Carnell Lake, until yesterday, had been with the Pittssburgh Steelers as their defensive backs coach since 2011, hired in order to replace Ray Horton, who had gotten the opportunity to be a defensive coordinator. Steelers fans have wanted Lake fired since about 2013.

It took a while, because his defenses ranked tops in the league in 2011 and 2012 in passing yards allowed per game. They also still had Ike Taylor, and 2011 was also the year that Keenan Lewis began to contribute in the nickel. He was a starter opposite Taylor in 2012.

Then Lewis left in free agency, replaced in the starting lineup by Cortez Allen, who, along with Curtis Brown were drafted the same year Lake came aboard. The front office bet that Allen’s late-season turnover production was indicative of the future. [Narrator: It was not.]

So Lake suddenly found himself working with Taylor in his twilight seasons and an oft-injured failed starter in Allen. While Taylor had a fairly solid year in 2013, he only played five games in 2014 due to injury. So who did play that year?

William Gay, of course. He was in the nickel, but moved outside when Taylor was injured. He intercepted three passes for touchdowns that year. After Allen was benched, he was replaced by Brice McCain, who had his own struggles, and worked in the slot in the nickel, with Antwon Blake in the outside.

This crew was dubbed by myself the Munchkin Bunch, and it was obviously a group that was not sustainable. Coupled with the end of Troy Polamalu’s career, and Ryan Clark’s before it, the defensive backfield underwent a major shift under Lake that was not his fault.

Let’s recall that through the Steelers’ last Super Bowl run, they had Taylor, Polamalu, and Clark throughout, with a mixture of legitimate contributors elsewhere, such as Deshea Townsend and Bryant McFadden, who was a good player on his first contract.

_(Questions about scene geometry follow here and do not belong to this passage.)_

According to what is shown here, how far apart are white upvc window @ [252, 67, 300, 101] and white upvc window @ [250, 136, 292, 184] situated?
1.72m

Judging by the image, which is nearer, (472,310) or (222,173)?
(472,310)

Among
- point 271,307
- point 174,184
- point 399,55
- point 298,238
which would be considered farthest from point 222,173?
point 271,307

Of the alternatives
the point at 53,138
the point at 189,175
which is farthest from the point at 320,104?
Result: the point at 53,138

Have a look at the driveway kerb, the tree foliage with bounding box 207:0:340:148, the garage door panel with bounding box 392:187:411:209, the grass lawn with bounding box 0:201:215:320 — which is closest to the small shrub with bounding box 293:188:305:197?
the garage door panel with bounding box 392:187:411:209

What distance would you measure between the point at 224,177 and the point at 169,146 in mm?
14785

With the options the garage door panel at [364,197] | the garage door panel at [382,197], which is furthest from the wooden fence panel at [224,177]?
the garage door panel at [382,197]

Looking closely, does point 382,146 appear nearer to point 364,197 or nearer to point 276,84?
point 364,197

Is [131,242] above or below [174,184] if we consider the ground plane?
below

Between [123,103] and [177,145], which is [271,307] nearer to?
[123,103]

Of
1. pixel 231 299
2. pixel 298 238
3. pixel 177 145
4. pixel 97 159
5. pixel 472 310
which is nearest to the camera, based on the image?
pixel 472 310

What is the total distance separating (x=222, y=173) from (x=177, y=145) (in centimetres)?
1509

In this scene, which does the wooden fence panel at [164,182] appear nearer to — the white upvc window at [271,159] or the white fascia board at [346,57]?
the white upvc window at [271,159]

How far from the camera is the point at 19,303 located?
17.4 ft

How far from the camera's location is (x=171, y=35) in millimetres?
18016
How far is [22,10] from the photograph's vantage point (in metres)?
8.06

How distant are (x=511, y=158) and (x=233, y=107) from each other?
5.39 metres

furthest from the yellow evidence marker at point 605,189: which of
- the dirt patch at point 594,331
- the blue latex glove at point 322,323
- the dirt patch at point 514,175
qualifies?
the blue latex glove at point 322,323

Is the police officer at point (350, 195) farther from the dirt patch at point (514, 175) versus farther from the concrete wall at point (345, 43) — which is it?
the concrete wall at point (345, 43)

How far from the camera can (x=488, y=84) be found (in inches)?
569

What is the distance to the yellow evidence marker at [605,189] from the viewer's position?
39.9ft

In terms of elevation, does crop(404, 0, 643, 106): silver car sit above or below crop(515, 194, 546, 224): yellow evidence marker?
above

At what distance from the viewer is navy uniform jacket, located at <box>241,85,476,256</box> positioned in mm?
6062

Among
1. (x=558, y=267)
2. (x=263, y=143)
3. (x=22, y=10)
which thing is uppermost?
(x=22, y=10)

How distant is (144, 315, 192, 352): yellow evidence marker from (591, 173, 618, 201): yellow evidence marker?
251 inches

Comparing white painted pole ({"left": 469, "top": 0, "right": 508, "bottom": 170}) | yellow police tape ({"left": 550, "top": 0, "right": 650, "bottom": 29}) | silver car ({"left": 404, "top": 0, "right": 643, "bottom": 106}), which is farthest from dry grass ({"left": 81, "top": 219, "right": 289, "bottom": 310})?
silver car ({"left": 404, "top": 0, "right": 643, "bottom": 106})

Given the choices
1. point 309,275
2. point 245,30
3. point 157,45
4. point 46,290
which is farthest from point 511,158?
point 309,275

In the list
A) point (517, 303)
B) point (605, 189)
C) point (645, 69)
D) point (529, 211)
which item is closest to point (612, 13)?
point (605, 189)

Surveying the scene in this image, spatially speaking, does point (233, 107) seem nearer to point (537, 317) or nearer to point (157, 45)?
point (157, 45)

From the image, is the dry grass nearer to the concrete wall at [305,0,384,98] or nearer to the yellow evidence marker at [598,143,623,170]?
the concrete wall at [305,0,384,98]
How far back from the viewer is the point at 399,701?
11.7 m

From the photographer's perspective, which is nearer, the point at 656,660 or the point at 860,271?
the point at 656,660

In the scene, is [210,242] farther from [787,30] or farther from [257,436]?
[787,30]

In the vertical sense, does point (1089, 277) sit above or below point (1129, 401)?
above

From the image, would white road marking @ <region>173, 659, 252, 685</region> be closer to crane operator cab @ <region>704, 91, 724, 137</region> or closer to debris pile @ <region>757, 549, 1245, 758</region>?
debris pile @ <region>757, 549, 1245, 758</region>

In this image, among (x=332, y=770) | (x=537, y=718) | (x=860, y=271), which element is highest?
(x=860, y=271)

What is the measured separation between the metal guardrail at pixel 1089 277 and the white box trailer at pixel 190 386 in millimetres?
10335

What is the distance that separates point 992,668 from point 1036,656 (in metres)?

Lake was handed a lemon that was due to rot, and the Steelers didn’t do much in time to ease the turnover. At least, they didn’t do so successfully. Brown was a third-round bust and Allen’s development into a starting contributor was a mirage.

I’m not going to penalize the team much for fifth- and sixth-rounders not panning out, like Terry Hawthorne and Crezdon Butler, and frankly, we never even got to see Senquez Golson because of his injuries, which were not necessarily predicted by his college career.

What role he played in the failure to draft and develop a higher pedigree of talent is not something that we as outsiders will ever be able to say for certain, though I do find it unfortunate that he did not get one more season to work with the current group.

There is reason for optimism in the secondary for 2018. Artie Burns, Sean Davis, and Mike Hilton are all young players capable of improving. Joe Haden did not have an offseason, and missed most of the second half of the year. And we still have more to see from Cameron Sutton and Brian Allen.

The state of the secondary is, I think, an exciting one, and one that Lake will not oversee. If the secondary improves in 2018, as is predictable, then this will be held against him. It may be deserved or not, as we only get to judge by the results.